Any Jews who remained in the kingdom after that date were liable to be
executed.
The announcement of the
expulsion was greeted with great joy and jubilation throughout the land. Unlike
with the modern practice of ethnic cleansing, the Jews after paying a tax of 1/15th
of the value of their moveables and 1/10th of their specie were permitted to
leave with all their goods and chattels.
National finances
With the banishment of the
money-lenders and the abolition of usury, we may observe how the finances of
the English nation were practised at the different levels of society.
For the individual who wished
to buy a house costing, say, £100 he would be required to make a down-payment
of £10 and negotiate a loan of £90 from a bank. He would own 10 per cent of the
house and the bank would own the remaining 90 per cent. Rent would be payable
on the house of which 10 per cent would accrue to himself and the balance of 90
per cent to the bank. The following year he would pay the bank a further
instalment of 10 per cent, reducing the bank's ownership to 80 per cent and the
amount of rent payable to it. These instalments would be continued until he
owned 100 per cent of the property.
In the event of the buyer
defaulting on his rent payments he would be evicted. However, he could never
lose that portion of the house he had paid for and would continue to receive
rent on it. House price inflation was not a factor during this era, as the rate
of inflation was zero - as it should be. In any normal society which does not
practise usury.
A business loan would be
agreed on the following terms:-
A fishing captain of
sufficient years' experience who wished to purchase his own boat would approach
a bank for a loan. He would buy a boat, which would belong to the bank. The
bank would pay him a salary. After one year he would have the option to buy 10
per cent of the boat and receive 10 per cent of the profits. This procedure
would continue until he owned 100 per cent of the boat. If, for example, after
two years the bank decided to cancel the agreement because the captain was
doing a poor job, he would still retain his 20 per cent share. In the event of
the boat sinking, the insurance would cover it. The essence of this contract
was that it was fair to both sides and that risk was equally shared by both
borrower and lender.
The tally stick
The finances of the English
Crown from 1290 onwards were centred around what was known as the `tally
stick`. This ancient instrument of finance, known to the Saracens and possibly
also to the Chinese, is derived from the Latin word tallia, meaning a stick. A
tally stick was made out of hazel, willow or boxwood because these woods split
easily. They were usually eight inches in length (from forefinger to thumb) and
half an inch wide, although they could be up to eight feet long.
The denominations were
indicated by differently sized cuts in the wood. A thousand pounds was marked
by cutting out the thickness of the palm of a hand, one hundred pounds by the
breadth of the little finger, one pound that of a swelling barleycorn,
shillings somewhat less; and pence were marked by incisions. The payee was
recorded on the flat sides.
When all the details had been
recorded on the tally it was split nearly to the bottom, so that one part
retained a stump, or handle, on which a hole would be bored. This was known as
the counter-tally, or counterfoil, and was held on a rod at the Exchequer. The
flat strip (without the stump) was given to the payee. As no two pieces of wood
are identical, it was impossible to forge a tally stick.

◇ ◇ ◇ ◇ ◇

Prompt 1 » Decide whether each statement agrees with the passage on English finance, answering yes or no and quoting the words of the passage that settle it: (a) A tally stick was usually eight inches long. (b) The part of the tally with the stump was given to the payee. (c) A fishing captain whose agreement the bank cancelled after two years kept his 20 per cent share.
Prompt 2 » Please extend the passage on English finance, picking up right after its last sentence.
The material that comes after this point has no connection to the passage on English finance.

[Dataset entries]
◇ ◇ ◇ ◇ ◇

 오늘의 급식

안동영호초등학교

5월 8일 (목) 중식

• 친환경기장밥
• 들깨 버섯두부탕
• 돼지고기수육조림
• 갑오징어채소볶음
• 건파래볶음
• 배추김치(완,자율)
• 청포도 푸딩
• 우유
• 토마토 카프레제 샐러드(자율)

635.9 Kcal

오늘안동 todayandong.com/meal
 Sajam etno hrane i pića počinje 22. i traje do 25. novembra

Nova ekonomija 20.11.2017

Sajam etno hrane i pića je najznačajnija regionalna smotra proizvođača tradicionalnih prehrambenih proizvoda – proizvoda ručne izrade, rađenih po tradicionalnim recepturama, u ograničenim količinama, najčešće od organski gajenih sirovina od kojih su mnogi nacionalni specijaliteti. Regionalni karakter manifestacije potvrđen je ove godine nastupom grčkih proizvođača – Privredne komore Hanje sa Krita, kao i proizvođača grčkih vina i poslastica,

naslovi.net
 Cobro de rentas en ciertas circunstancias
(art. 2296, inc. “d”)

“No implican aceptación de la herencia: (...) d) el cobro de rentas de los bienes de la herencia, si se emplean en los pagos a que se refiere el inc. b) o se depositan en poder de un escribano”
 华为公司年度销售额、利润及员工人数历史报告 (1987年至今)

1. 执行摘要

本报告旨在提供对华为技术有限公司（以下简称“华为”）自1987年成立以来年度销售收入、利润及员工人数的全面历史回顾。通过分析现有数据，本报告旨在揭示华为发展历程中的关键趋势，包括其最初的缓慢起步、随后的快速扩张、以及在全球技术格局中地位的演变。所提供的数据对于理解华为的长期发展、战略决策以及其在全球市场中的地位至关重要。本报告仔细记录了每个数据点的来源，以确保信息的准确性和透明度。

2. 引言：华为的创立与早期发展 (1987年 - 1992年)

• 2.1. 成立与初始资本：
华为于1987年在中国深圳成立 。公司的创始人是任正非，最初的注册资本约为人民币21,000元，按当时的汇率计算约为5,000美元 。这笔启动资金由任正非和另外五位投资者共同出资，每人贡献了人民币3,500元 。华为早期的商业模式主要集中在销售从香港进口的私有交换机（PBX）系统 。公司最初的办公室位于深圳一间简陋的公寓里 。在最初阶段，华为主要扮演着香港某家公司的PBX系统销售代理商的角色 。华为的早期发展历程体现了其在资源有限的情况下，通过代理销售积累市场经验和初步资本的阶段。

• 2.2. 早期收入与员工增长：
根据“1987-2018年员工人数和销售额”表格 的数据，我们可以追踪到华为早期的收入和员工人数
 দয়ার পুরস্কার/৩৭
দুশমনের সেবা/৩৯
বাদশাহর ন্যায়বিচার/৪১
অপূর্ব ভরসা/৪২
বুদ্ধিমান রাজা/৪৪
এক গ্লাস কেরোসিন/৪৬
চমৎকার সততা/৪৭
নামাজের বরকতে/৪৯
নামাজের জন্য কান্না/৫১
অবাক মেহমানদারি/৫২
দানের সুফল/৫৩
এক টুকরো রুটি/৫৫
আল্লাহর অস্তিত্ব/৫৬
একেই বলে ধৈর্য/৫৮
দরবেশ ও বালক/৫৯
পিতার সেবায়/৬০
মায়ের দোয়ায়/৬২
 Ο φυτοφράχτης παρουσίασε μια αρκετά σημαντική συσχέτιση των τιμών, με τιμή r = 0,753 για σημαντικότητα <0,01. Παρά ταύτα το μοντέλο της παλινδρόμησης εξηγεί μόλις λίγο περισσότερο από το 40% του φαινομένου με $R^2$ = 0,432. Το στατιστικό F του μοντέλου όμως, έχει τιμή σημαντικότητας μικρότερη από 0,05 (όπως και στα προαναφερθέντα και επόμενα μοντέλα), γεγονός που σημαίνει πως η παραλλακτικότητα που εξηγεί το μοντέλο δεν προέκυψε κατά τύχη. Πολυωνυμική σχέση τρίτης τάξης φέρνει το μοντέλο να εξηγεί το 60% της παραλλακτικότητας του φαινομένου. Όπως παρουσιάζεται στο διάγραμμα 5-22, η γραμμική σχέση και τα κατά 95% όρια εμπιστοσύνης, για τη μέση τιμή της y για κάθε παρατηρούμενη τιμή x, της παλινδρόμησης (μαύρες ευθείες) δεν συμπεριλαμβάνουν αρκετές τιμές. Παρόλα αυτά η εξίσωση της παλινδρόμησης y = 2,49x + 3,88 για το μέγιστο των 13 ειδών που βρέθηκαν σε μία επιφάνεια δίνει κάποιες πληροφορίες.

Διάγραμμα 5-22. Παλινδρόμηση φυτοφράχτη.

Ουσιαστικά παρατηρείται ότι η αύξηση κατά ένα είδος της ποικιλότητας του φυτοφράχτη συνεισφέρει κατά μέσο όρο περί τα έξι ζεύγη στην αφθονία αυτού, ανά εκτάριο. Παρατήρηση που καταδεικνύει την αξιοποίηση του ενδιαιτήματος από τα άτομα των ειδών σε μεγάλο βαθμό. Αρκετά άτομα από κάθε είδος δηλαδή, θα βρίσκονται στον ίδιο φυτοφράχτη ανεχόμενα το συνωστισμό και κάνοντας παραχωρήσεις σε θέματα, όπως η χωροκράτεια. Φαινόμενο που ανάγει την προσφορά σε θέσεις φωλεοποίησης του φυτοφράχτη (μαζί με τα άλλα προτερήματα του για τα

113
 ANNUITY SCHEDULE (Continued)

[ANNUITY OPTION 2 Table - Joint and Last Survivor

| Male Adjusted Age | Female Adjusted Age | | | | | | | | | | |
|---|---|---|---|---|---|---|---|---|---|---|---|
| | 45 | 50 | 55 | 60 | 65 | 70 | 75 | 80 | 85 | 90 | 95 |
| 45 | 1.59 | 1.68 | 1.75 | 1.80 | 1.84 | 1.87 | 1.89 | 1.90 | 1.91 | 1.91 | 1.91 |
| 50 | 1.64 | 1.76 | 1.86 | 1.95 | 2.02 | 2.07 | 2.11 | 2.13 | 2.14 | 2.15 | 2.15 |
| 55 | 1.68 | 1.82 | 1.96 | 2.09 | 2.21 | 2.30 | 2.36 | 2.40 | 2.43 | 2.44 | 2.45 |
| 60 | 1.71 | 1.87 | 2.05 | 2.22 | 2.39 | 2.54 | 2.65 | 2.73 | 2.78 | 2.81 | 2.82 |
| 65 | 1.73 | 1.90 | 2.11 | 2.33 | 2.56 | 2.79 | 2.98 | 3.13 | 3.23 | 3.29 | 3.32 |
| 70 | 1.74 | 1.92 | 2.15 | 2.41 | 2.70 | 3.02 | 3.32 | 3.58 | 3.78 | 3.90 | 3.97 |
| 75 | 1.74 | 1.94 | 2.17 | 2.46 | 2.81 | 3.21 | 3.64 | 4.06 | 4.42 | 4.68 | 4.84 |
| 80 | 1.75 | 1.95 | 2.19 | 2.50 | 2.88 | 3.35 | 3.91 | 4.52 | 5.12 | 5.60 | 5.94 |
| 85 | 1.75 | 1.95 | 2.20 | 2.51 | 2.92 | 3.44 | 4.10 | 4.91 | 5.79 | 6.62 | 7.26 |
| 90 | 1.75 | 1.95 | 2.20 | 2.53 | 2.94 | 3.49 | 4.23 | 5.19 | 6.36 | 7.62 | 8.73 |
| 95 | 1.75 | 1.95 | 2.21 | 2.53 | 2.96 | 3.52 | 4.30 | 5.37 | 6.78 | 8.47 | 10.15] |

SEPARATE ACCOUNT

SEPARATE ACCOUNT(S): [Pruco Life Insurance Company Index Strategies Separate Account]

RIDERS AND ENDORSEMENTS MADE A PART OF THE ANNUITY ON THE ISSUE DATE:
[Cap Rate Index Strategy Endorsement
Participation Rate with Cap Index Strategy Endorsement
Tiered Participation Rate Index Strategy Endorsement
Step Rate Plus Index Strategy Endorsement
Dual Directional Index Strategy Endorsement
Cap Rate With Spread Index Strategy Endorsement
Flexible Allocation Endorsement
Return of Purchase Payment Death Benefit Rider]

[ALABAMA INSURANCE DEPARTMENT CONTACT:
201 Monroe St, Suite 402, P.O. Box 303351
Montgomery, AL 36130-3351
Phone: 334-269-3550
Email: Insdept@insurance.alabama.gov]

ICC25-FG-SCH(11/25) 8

◇ ◇ ◇ ◇ ◇

Result 1 »
(a) Yes: "They were usually eight inches in length"
(b) No: "The flat strip (without the stump) was given to the payee."
(c) Yes: "he would still retain his 20 per cent share"

Result 2 »
Tally sticks were first
introduced during the reign of King Henry I (1100-35) and would remain in
circulation until 1783. It was, however, during the period 1290-1485 that
tallies would reach their apogee and constitute the principal means of state
finance. Tallies were used not only to pay state salaries, but to finance major
items of infrastructure, such as construction of the wall of the City of
London, public buildings and ports.
The exact amount of tallies
in circulation during this period is not known, but as late as 1694 £17 million
worth were still in existence. This was a prodigious sum, as the King's annual
budget rarely exceeded £2.5 million, and a labourer earned only a penny a day.
With very few taxes, no state
debt and no interest to pay, a contented and prosperous life was enjoyed by all
the inhabitants of England. A labourer could provide for all the necessities
his family required. People were well clothed in good woollen cloth and had
plenty of meat and bread.
Houston Stewart Chamberlain,
the German-domiciled British philosopher, confirms these living conditions in The Foundations of the 19th Century:-
‘In the thirteenth century,
when the Teutonic races began to build up their new world, the agriculturist
over nearly the whole of Europe was a freer man, with a more assured existence,
than he is to-day (writer's emphasis): copyhold was the rule, so that
England, for example - today a seat of landlordism - was even in the fifteenth
century almost entirely in the hands of hundreds of thousands of farmers, who
were not only legal owners of their land but possessed, in addition,
far-reaching free rights to common pastures and woodlands.’
The average labourer in those
days worked only 14 weeks a year and, not surprisingly, there were 160 to 180
holidays a year. According to Lord Leverhulme, a writer on that period,
"The men of the 15th century were very well paid." In fact they were
so well paid that it would only be by the late 19th century that a worker's
wages equalled the buying power of those of the mediaeval period.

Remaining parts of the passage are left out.